Хореографами миниатюр, составляющих вторую часть спектакля, выступили Игорь Булыцын и Софья Лыткина, постоянные участники екатеринбургской мастерской хореографии “Dance-платформа”. Булыцын, которого столичная публика знает как исполнителя роли Меркуцио в балете Вячеслава Самодурова “Ромео и Джульетта”, получившего в этом году “Золотую Маску”, поставил миниатюру “Увертюра” на музыку увертюры к опере Антонио Сальери “Катилина”. Используя героический тон музыки, он сочинил темпераментное па де де для Дианы Еремеевой и Кирилла Попова. Костюмы танцовщиков и задник (автор Елена Трубецкова и Дарья Бочкарева) переливались сапфирово-синим и охристо-желтым цветами, перетекающими друг в друга, неприятно окрашивая разные части тела артистов.

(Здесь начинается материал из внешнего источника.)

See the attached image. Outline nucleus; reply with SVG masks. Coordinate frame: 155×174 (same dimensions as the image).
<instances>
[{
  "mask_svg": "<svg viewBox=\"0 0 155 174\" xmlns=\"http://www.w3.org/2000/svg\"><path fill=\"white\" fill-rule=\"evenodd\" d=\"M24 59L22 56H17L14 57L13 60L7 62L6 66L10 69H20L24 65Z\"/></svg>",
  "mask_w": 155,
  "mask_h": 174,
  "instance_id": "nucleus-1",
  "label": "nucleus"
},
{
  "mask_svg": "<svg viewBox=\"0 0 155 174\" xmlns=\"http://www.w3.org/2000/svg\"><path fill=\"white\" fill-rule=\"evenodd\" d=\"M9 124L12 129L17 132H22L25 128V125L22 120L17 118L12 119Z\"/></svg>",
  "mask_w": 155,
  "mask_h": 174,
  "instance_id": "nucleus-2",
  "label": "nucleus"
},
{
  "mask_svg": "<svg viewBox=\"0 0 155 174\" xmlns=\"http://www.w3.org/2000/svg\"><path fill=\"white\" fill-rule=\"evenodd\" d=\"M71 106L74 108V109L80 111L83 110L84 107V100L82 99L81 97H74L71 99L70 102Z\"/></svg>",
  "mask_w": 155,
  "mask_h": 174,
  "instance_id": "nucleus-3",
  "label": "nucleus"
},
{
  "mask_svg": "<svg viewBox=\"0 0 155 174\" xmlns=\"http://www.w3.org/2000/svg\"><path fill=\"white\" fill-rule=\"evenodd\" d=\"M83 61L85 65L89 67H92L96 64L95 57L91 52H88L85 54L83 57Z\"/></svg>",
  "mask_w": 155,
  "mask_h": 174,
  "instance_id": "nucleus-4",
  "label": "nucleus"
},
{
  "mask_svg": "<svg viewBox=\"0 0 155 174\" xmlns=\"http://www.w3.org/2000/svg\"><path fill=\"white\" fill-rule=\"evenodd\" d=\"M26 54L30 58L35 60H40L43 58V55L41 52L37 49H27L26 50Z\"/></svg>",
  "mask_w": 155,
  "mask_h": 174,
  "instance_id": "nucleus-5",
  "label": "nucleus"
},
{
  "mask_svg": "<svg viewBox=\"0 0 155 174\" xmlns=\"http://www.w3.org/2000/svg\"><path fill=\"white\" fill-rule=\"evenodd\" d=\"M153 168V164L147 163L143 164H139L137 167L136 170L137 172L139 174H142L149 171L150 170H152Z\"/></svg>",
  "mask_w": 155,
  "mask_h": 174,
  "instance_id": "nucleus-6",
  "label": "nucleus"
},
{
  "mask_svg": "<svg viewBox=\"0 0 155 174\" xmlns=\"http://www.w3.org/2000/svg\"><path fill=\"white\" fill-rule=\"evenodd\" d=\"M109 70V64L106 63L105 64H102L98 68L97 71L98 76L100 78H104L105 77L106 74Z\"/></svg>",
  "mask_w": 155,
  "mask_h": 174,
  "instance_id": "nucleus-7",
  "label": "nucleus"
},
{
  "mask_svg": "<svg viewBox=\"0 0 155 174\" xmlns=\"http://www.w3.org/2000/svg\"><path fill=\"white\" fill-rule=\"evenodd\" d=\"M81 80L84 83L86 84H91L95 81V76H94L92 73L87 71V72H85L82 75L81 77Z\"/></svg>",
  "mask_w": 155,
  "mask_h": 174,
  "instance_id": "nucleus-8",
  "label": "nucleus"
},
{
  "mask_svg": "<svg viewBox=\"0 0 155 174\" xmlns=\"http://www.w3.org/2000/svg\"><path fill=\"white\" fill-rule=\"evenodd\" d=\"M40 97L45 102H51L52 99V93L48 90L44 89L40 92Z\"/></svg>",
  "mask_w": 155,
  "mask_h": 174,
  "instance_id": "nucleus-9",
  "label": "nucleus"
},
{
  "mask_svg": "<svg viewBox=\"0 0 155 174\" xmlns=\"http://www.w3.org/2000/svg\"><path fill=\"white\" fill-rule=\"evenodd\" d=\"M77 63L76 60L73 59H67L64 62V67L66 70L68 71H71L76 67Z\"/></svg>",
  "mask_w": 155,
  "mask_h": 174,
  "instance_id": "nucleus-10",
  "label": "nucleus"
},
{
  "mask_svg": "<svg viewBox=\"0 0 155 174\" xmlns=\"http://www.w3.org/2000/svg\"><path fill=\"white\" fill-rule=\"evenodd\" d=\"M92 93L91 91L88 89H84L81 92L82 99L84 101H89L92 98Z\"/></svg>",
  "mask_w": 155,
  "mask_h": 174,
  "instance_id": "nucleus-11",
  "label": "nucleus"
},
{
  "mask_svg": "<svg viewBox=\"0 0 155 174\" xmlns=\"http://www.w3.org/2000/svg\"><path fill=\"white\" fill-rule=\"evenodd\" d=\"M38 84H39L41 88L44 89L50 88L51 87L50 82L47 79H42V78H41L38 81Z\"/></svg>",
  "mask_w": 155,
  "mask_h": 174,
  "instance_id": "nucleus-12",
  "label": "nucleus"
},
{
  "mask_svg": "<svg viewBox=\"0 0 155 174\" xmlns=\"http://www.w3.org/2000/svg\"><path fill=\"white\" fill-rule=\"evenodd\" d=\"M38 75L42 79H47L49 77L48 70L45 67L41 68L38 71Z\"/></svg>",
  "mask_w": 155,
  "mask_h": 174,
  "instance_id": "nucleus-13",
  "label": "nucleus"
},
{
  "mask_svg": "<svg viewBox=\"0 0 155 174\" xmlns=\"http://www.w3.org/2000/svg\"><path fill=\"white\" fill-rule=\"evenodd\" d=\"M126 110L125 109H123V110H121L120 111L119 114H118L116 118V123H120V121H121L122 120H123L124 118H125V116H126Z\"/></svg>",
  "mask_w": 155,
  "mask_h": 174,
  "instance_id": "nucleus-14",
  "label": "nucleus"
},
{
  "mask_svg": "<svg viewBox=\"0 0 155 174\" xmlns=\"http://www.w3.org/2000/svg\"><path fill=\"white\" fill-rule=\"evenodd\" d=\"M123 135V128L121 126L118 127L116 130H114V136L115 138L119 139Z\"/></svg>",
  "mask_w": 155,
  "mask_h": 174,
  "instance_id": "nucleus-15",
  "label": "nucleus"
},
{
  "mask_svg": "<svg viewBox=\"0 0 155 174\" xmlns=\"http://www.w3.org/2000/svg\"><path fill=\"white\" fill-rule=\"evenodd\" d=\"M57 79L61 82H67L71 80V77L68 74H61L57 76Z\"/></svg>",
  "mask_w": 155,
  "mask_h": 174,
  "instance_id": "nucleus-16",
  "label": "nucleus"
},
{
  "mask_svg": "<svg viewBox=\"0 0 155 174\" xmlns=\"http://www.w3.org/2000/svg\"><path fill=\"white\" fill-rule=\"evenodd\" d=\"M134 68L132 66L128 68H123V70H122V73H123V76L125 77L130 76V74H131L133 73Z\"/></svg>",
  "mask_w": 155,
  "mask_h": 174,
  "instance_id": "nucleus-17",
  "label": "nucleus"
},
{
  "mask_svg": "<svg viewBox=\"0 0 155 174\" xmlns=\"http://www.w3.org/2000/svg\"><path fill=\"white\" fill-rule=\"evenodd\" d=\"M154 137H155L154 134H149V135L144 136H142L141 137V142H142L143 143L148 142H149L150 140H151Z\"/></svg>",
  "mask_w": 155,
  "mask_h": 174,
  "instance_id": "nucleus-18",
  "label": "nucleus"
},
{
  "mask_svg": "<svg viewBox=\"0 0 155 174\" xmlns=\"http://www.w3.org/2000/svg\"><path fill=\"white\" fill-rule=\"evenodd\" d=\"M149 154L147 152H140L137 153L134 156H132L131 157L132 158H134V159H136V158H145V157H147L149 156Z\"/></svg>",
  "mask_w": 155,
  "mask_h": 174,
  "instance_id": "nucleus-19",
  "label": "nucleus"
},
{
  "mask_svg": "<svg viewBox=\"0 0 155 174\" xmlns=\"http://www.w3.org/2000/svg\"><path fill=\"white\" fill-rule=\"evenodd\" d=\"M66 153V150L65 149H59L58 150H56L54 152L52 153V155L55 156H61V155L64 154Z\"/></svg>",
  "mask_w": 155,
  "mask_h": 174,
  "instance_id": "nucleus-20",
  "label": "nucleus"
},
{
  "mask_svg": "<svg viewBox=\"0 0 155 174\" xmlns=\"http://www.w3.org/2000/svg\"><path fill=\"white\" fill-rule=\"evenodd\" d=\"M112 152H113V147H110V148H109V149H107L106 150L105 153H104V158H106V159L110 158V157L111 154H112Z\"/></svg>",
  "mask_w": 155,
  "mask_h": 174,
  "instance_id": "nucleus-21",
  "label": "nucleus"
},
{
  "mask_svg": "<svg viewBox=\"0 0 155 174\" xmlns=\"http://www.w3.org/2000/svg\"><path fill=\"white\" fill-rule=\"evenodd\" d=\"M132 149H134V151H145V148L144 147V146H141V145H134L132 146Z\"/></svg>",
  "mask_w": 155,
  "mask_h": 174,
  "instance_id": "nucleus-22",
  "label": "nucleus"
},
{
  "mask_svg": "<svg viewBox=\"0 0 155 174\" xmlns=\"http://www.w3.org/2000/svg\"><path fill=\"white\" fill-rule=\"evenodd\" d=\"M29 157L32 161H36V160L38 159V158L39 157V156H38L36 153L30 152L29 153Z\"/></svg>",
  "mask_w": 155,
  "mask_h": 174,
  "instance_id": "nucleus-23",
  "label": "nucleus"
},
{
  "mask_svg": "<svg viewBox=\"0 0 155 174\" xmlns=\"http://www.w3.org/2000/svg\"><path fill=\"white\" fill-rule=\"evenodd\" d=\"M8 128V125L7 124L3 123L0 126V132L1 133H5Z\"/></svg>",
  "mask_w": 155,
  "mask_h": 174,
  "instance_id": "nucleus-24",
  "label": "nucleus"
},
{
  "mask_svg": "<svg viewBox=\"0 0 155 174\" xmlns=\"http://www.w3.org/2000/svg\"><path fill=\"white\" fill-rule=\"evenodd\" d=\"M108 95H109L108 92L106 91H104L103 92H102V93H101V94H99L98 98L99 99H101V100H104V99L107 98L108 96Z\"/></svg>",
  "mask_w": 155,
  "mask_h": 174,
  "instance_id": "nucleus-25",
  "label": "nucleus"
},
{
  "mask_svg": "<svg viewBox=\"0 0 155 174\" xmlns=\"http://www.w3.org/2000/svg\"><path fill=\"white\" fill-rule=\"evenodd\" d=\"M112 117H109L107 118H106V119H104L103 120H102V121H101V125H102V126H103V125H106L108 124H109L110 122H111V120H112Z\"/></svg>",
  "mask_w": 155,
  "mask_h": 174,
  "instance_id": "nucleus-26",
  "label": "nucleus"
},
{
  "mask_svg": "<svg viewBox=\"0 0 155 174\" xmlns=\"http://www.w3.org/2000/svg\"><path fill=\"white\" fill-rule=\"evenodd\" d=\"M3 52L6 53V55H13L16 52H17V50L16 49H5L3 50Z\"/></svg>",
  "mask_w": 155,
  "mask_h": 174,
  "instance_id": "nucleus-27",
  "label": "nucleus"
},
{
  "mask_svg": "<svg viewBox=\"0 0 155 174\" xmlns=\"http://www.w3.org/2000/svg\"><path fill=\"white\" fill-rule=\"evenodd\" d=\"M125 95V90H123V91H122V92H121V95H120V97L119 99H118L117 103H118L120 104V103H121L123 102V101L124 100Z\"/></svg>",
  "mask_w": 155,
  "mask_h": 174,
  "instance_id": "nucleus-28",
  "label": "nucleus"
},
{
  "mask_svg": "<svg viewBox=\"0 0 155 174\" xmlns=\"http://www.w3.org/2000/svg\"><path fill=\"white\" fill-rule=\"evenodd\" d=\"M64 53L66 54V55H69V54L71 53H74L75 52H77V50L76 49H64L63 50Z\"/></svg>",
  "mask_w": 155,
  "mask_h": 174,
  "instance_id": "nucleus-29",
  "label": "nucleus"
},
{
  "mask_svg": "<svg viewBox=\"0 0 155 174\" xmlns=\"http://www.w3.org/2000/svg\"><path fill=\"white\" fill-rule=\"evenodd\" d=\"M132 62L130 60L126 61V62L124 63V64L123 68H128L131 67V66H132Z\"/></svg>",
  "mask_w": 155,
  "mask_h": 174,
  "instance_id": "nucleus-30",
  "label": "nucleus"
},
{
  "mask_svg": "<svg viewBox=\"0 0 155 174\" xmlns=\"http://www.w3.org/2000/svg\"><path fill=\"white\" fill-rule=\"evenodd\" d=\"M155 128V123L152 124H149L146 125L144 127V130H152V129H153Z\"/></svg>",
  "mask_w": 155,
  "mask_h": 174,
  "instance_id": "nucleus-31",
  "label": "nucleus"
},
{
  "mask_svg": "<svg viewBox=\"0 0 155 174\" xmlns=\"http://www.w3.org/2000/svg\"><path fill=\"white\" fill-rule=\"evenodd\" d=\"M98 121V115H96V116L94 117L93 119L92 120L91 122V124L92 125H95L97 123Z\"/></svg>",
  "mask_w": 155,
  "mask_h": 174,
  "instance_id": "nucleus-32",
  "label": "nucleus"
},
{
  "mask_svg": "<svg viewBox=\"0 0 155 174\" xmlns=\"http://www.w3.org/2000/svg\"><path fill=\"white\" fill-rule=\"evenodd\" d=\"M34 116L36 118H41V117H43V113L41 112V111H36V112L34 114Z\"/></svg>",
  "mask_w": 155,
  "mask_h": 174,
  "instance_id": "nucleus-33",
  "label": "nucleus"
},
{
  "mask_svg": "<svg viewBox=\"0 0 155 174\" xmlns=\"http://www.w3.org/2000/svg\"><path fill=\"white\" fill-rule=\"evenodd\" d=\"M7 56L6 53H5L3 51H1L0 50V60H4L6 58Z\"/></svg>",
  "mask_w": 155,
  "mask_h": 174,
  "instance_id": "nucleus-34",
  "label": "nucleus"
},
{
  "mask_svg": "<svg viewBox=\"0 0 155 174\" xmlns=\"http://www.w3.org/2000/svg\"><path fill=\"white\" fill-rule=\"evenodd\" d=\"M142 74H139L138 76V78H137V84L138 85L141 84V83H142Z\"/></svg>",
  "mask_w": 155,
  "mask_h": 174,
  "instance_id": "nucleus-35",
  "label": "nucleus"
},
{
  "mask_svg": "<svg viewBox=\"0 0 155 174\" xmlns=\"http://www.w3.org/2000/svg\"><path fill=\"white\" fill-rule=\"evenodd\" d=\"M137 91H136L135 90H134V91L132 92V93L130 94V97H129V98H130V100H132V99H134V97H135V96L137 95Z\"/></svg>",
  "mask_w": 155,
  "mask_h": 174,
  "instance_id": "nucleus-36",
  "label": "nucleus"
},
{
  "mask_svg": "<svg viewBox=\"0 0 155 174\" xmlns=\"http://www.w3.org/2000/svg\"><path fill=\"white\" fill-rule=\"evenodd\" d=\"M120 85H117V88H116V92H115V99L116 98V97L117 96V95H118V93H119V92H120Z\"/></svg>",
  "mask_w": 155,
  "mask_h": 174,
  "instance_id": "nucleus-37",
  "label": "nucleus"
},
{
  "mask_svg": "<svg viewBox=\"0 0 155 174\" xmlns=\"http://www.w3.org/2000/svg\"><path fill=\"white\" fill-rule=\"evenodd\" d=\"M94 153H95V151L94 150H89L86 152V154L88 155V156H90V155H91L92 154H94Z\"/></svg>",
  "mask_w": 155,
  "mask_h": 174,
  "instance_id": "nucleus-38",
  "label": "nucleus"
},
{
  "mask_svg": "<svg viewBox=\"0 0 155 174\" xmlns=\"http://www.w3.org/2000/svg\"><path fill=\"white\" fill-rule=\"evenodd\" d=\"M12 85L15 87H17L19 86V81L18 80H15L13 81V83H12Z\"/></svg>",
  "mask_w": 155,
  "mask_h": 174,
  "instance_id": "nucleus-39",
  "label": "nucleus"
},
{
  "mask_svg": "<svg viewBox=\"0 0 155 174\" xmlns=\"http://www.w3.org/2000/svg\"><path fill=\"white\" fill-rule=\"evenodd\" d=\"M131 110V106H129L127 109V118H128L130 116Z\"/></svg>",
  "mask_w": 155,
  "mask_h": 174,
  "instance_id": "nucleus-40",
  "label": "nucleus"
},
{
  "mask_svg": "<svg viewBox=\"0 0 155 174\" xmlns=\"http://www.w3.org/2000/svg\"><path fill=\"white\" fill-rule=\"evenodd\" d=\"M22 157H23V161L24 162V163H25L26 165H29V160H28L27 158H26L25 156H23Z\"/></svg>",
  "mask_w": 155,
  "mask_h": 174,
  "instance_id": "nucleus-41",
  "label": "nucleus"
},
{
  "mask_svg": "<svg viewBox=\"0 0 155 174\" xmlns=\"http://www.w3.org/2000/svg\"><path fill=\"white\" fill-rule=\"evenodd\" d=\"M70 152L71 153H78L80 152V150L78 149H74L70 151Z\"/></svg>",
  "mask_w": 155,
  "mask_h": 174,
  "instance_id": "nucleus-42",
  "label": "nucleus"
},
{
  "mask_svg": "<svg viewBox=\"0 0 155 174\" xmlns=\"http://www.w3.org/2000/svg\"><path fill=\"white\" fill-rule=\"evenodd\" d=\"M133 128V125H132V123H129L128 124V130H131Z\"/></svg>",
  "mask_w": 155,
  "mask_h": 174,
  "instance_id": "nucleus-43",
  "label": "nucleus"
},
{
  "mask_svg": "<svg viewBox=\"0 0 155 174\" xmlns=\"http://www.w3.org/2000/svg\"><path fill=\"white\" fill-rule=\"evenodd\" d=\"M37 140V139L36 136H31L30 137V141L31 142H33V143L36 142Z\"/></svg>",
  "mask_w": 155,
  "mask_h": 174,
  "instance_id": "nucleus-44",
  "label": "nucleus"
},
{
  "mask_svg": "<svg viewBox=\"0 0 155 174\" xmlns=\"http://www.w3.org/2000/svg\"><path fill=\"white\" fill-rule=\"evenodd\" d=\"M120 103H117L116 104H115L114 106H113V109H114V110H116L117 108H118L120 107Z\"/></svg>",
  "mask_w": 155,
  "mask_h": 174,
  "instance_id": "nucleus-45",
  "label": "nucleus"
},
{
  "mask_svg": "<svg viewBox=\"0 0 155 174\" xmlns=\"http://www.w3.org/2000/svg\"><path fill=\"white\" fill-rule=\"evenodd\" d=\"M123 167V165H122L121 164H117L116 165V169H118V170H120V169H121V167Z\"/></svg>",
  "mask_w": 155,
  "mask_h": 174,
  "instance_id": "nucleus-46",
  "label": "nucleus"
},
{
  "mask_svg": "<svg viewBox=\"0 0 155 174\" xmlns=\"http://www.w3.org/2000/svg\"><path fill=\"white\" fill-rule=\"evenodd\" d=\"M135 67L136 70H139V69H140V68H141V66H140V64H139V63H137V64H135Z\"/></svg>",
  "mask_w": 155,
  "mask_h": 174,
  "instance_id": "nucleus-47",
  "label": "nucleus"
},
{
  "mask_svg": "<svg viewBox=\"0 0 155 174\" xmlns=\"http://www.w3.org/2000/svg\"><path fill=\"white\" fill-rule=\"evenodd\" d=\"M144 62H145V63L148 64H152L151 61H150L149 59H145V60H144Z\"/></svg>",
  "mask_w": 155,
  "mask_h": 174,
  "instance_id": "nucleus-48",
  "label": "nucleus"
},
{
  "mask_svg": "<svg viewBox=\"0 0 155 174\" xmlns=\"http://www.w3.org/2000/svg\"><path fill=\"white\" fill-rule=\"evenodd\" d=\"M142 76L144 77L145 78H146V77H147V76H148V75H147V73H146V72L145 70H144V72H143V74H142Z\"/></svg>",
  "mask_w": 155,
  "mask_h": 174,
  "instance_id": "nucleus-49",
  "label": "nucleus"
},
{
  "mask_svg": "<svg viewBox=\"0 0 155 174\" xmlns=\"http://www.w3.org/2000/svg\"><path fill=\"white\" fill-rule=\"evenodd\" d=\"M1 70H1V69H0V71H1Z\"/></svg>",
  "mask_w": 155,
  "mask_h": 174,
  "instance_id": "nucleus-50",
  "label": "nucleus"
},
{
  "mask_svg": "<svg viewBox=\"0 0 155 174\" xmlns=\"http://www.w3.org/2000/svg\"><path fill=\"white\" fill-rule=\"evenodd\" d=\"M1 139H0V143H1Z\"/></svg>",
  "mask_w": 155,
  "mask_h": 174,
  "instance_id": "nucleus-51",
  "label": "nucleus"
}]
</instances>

Словно безумный дух Катилины, пытавшийся затаиться днем (охра) и выходивший на охоту ночью (сапфир), когда добропорядочные граждане спят. Па де де сочинено как раз про такую неуспокоенность. Отдельно краски мирно сосуществуют, а когда смешиваются – закипают. Вслед за своим худруком Булыцын экспериментирует, комбинируя трудные движения – в данном случае для пары, которая на самом деле не пара в традиционном смысле слова, а изящное чудовище о двух головах и одном сердце. Балет Лыткиной “Па де катр” на музыку Баха не так оригинален, как у коллеги, так как комедийные па многим удаются хуже – они порой забавны, но редко смешны. Вместе с тем хореограф придумала хорошую заставку и эпилог в виде застывшей тени четырех фигурок танцовщиков – такие штуки вырезали из бумаги поэты и писатели бидермайера, а потом устраивали домашний театр теней.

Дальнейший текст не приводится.